Los castellanoleoneses tuvieron nueva reina.
Doña Berenguela podía celebrar otra partida ganada.
Aunque con este matrimonio, el adolescente Alfonso iba a convertirse en la pieza de un juego insólito.
Padre e hijo, y concuñados
De ella se decía que era muy bella y dulce, pero se diferenciaba de su antecesora por poseer un carácter impetuoso, una exaltada vitalidad, una notable desinhibición. Y aunque también se mantuvo al margen de la política regia, se benefició ventajosamente con el proceso conquistador que llevaba adelante su esposo. El rey le concedería enormes propiedades en los repartimientos de tierras que haría a medida que iba ganándoselas a los moros.
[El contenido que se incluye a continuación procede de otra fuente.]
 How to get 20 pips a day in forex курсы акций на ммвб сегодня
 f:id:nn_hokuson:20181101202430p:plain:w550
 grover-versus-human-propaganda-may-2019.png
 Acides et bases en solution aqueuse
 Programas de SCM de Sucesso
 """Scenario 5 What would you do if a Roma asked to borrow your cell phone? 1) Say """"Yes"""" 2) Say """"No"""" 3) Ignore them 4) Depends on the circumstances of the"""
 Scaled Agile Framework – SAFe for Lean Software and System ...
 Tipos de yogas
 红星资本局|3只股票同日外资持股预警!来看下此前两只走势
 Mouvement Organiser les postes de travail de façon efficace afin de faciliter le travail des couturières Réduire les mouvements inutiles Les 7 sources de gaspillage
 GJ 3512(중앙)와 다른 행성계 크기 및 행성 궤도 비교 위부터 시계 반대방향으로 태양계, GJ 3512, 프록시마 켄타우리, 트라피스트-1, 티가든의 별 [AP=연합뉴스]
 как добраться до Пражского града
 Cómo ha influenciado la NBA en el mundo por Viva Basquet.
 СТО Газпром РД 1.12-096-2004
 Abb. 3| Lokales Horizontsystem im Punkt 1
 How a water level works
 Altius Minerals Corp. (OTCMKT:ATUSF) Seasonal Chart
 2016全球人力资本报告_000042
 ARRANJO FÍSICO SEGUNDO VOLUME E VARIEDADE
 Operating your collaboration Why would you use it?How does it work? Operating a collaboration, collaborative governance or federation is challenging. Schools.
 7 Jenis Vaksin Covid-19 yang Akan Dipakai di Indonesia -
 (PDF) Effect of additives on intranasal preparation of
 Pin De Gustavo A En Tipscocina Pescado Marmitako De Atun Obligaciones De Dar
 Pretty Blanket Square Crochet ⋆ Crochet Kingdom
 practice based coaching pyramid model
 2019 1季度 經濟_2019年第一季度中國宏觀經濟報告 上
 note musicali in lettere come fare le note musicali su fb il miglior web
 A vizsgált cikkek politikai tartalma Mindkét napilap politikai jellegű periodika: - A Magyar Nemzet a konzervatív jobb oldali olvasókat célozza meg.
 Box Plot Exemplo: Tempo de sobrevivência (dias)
A poco de haberse casado, sin embargo, surgió una duda que tal vez le inquietara el sueño a doña Juana. Más tarde o más temprano, ella iba a heredar el condado de Ponthieu y, a su turno, debería recibirlo el primer vástago que naciera de su matrimonio con Fernando. Pero ¿qué ocurriría si ella o su marido fallecían sin haber tenido descendencia? El vínculo de Castilla y León con Ponthieu desaparecería. Y si bien el condado no era privilegio de los vástagos anteriores del castellanoleonés –en particular de su primogénito Alfonso–, este pasaría a ser patrimonio de algún indeseado pariente de la reina y no de un descendiente directo o más cercano a ella.